**PROVIDED DATA:**
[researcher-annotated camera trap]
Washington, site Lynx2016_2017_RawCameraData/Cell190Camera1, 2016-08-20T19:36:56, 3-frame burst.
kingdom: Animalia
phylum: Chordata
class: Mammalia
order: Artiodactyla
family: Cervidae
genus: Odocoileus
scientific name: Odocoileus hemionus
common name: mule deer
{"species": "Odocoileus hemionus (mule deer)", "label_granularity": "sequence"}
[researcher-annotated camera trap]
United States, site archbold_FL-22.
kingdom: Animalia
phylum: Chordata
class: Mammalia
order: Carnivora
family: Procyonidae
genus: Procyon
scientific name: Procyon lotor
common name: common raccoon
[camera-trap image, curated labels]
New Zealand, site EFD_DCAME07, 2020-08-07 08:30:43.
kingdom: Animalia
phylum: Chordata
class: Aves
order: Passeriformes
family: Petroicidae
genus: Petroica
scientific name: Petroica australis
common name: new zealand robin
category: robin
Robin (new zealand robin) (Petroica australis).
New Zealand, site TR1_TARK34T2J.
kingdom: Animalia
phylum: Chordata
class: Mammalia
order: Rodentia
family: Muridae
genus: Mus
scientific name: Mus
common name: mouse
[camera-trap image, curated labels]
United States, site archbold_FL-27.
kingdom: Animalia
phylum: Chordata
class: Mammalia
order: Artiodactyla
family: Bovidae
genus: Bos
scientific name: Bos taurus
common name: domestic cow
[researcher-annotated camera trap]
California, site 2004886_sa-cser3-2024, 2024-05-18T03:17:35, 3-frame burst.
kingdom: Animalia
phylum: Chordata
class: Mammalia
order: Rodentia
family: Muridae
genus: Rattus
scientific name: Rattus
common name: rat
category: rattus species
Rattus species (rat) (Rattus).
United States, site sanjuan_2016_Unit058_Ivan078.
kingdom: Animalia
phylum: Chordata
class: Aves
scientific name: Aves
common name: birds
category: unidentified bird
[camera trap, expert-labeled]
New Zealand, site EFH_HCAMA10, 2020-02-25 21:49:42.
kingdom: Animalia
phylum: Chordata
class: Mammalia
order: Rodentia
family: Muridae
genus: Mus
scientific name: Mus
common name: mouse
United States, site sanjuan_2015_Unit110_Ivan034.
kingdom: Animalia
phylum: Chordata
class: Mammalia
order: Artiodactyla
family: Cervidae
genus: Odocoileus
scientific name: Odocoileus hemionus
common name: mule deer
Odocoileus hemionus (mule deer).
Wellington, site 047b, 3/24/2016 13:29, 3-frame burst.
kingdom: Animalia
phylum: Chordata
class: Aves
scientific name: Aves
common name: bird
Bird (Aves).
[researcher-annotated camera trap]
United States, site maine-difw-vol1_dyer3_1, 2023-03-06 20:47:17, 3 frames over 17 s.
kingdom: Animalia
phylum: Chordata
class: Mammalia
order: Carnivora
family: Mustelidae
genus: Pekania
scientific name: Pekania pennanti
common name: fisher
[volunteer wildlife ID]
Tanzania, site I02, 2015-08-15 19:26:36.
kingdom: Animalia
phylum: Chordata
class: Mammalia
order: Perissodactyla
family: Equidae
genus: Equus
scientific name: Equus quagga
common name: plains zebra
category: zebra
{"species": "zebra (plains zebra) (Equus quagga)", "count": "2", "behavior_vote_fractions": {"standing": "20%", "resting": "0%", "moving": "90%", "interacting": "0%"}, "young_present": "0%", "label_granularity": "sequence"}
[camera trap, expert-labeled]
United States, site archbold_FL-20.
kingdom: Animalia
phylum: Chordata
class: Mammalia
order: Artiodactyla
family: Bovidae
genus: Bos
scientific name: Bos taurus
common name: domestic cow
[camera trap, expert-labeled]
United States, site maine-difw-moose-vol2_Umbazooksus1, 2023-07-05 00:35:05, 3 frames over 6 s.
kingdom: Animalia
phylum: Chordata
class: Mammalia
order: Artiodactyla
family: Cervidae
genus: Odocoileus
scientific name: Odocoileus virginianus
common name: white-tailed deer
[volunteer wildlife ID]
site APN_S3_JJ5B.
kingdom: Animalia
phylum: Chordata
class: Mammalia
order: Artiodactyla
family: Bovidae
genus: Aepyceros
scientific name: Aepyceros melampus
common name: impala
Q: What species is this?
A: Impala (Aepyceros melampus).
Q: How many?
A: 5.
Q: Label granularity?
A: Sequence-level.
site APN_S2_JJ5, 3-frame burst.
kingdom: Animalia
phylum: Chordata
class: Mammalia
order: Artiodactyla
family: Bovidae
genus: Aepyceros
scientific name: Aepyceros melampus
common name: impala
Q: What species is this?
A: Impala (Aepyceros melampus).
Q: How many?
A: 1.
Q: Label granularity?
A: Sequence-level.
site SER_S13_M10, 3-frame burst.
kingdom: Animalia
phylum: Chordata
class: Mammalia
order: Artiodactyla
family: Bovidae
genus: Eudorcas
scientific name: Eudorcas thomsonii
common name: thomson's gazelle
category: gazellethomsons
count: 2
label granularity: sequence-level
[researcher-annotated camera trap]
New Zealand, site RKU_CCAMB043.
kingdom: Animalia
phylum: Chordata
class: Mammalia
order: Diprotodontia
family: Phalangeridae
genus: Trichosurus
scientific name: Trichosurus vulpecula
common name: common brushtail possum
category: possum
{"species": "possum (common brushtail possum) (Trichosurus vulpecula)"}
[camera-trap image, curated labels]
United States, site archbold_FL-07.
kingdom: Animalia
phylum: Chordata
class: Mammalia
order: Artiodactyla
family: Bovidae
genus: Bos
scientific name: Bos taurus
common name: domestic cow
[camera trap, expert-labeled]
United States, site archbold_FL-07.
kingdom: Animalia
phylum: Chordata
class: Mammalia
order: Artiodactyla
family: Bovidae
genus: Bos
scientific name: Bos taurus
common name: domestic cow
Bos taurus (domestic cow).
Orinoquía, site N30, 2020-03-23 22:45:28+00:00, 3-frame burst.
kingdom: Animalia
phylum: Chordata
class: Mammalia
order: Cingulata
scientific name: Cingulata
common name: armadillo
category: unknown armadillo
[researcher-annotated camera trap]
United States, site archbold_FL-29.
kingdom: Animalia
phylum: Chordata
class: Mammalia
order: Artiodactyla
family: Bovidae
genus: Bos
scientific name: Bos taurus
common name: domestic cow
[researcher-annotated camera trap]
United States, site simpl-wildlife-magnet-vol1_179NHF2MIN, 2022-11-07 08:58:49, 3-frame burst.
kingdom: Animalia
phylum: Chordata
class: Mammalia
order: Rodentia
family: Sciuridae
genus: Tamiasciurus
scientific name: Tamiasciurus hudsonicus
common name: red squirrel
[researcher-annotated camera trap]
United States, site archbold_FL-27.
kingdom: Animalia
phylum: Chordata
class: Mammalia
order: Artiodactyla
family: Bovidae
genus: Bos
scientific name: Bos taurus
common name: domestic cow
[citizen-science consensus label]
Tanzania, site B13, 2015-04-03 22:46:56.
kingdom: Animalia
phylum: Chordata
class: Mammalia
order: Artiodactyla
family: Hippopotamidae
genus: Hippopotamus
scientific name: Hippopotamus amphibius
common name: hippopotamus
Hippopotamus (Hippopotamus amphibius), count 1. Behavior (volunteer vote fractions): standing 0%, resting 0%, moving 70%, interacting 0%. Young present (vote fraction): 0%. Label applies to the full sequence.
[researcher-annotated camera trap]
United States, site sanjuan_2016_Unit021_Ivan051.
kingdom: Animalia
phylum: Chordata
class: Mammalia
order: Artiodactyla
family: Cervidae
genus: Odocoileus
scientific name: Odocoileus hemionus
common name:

**EXERCISE:** Exactly as shown above, copy out the material.

**EXPECTED ANSWER:**
[researcher-annotated camera trap]
Washington, site Lynx2016_2017_RawCameraData/Cell190Camera1, 2016-08-20T19:36:56, 3-frame burst.
kingdom: Animalia
phylum: Chordata
class: Mammalia
order: Artiodactyla
family: Cervidae
genus: Odocoileus
scientific name: Odocoileus hemionus
common name: mule deer
{"species": "Odocoileus hemionus (mule deer)", "label_granularity": "sequence"}
[researcher-annotated camera trap]
United States, site archbold_FL-22.
kingdom: Animalia
phylum: Chordata
class: Mammalia
order: Carnivora
family: Procyonidae
genus: Procyon
scientific name: Procyon lotor
common name: common raccoon
[camera-trap image, curated labels]
New Zealand, site EFD_DCAME07, 2020-08-07 08:30:43.
kingdom: Animalia
phylum: Chordata
class: Aves
order: Passeriformes
family: Petroicidae
genus: Petroica
scientific name: Petroica australis
common name: new zealand robin
category: robin
Robin (new zealand robin) (Petroica australis).
New Zealand, site TR1_TARK34T2J.
kingdom: Animalia
phylum: Chordata
class: Mammalia
order: Rodentia
family: Muridae
genus: Mus
scientific name: Mus
common name: mouse
[camera-trap image, curated labels]
United States, site archbold_FL-27.
kingdom: Animalia
phylum: Chordata
class: Mammalia
order: Artiodactyla
family: Bovidae
genus: Bos
scientific name: Bos taurus
common name: domestic cow
[researcher-annotated camera trap]
California, site 2004886_sa-cser3-2024, 2024-05-18T03:17:35, 3-frame burst.
kingdom: Animalia
phylum: Chordata
class: Mammalia
order: Rodentia
family: Muridae
genus: Rattus
scientific name: Rattus
common name: rat
category: rattus species
Rattus species (rat) (Rattus).
United States, site sanjuan_2016_Unit058_Ivan078.
kingdom: Animalia
phylum: Chordata
class: Aves
scientific name: Aves
common name: birds
category: unidentified bird
[camera trap, expert-labeled]
New Zealand, site EFH_HCAMA10, 2020-02-25 21:49:42.
kingdom: Animalia
phylum: Chordata
class: Mammalia
order: Rodentia
family: Muridae
genus: Mus
scientific name: Mus
common name: mouse
United States, site sanjuan_2015_Unit110_Ivan034.
kingdom: Animalia
phylum: Chordata
class: Mammalia
order: Artiodactyla
family: Cervidae
genus: Odocoileus
scientific name: Odocoileus hemionus
common name: mule deer
Odocoileus hemionus (mule deer).
Wellington, site 047b, 3/24/2016 13:29, 3-frame burst.
kingdom: Animalia
phylum: Chordata
class: Aves
scientific name: Aves
common name: bird
Bird (Aves).
[researcher-annotated camera trap]
United States, site maine-difw-vol1_dyer3_1, 2023-03-06 20:47:17, 3 frames over 17 s.
kingdom: Animalia
phylum: Chordata
class: Mammalia
order: Carnivora
family: Mustelidae
genus: Pekania
scientific name: Pekania pennanti
common name: fisher
[volunteer wildlife ID]
Tanzania, site I02, 2015-08-15 19:26:36.
kingdom: Animalia
phylum: Chordata
class: Mammalia
order: Perissodactyla
family: Equidae
genus: Equus
scientific name: Equus quagga
common name: plains zebra
category: zebra
{"species": "zebra (plains zebra) (Equus quagga)", "count": "2", "behavior_vote_fractions": {"standing": "20%", "resting": "0%", "moving": "90%", "interacting": "0%"}, "young_present": "0%", "label_granularity": "sequence"}
[camera trap, expert-labeled]
United States, site archbold_FL-20.
kingdom: Animalia
phylum: Chordata
class: Mammalia
order: Artiodactyla
family: Bovidae
genus: Bos
scientific name: Bos taurus
common name: domestic cow
[camera trap, expert-labeled]
United States, site maine-difw-moose-vol2_Umbazooksus1, 2023-07-05 00:35:05, 3 frames over 6 s.
kingdom: Animalia
phylum: Chordata
class: Mammalia
order: Artiodactyla
family: Cervidae
genus: Odocoileus
scientific name: Odocoileus virginianus
common name: white-tailed deer
[volunteer wildlife ID]
site APN_S3_JJ5B.
kingdom: Animalia
phylum: Chordata
class: Mammalia
order: Artiodactyla
family: Bovidae
genus: Aepyceros
scientific name: Aepyceros melampus
common name: impala
Q: What species is this?
A: Impala (Aepyceros melampus).
Q: How many?
A: 5.
Q: Label granularity?
A: Sequence-level.
site APN_S2_JJ5, 3-frame burst.
kingdom: Animalia
phylum: Chordata
class: Mammalia
order: Artiodactyla
family: Bovidae
genus: Aepyceros
scientific name: Aepyceros melampus
common name: impala
Q: What species is this?
A: Impala (Aepyceros melampus).
Q: How many?
A: 1.
Q: Label granularity?
A: Sequence-level.
site SER_S13_M10, 3-frame burst.
kingdom: Animalia
phylum: Chordata
class: Mammalia
order: Artiodactyla
family: Bovidae
genus: Eudorcas
scientific name: Eudorcas thomsonii
common name: thomson's gazelle
category: gazellethomsons
count: 2
label granularity: sequence-level
[researcher-annotated camera trap]
New Zealand, site RKU_CCAMB043.
kingdom: Animalia
phylum: Chordata
class: Mammalia
order: Diprotodontia
family: Phalangeridae
genus: Trichosurus
scientific name: Trichosurus vulpecula
common name: common brushtail possum
category: possum
{"species": "possum (common brushtail possum) (Trichosurus vulpecula)"}
[camera-trap image, curated labels]
United States, site archbold_FL-07.
kingdom: Animalia
phylum: Chordata
class: Mammalia
order: Artiodactyla
family: Bovidae
genus: Bos
scientific name: Bos taurus
common name: domestic cow
[camera trap, expert-labeled]
United States, site archbold_FL-07.
kingdom: Animalia
phylum: Chordata
class: Mammalia
order: Artiodactyla
family: Bovidae
genus: Bos
scientific name: Bos taurus
common name: domestic cow
Bos taurus (domestic cow).
Orinoquía, site N30, 2020-03-23 22:45:28+00:00, 3-frame burst.
kingdom: Animalia
phylum: Chordata
class: Mammalia
order: Cingulata
scientific name: Cingulata
common name: armadillo
category: unknown armadillo
[researcher-annotated camera trap]
United States, site archbold_FL-29.
kingdom: Animalia
phylum: Chordata
class: Mammalia
order: Artiodactyla
family: Bovidae
genus: Bos
scientific name: Bos taurus
common name: domestic cow
[researcher-annotated camera trap]
United States, site simpl-wildlife-magnet-vol1_179NHF2MIN, 2022-11-07 08:58:49, 3-frame burst.
kingdom: Animalia
phylum: Chordata
class: Mammalia
order: Rodentia
family: Sciuridae
genus: Tamiasciurus
scientific name: Tamiasciurus hudsonicus
common name: red squirrel
[researcher-annotated camera trap]
United States, site archbold_FL-27.
kingdom: Animalia
phylum: Chordata
class: Mammalia
order: Artiodactyla
family: Bovidae
genus: Bos
scientific name: Bos taurus
common name: domestic cow
[citizen-science consensus label]
Tanzania, site B13, 2015-04-03 22:46:56.
kingdom: Animalia
phylum: Chordata
class: Mammalia
order: Artiodactyla
family: Hippopotamidae
genus: Hippopotamus
scientific name: Hippopotamus amphibius
common name: hippopotamus
Hippopotamus (Hippopotamus amphibius), count 1. Behavior (volunteer vote fractions): standing 0%, resting 0%, moving 70%, interacting 0%. Young present (vote fraction): 0%. Label applies to the full sequence.
[researcher-annotated camera trap]
United States, site sanjuan_2016_Unit021_Ivan051.
kingdom: Animalia
phylum: Chordata
class: Mammalia
order: Artiodactyla
family: Cervidae
genus: Odocoileus
scientific name: Odocoileus hemionus
common name:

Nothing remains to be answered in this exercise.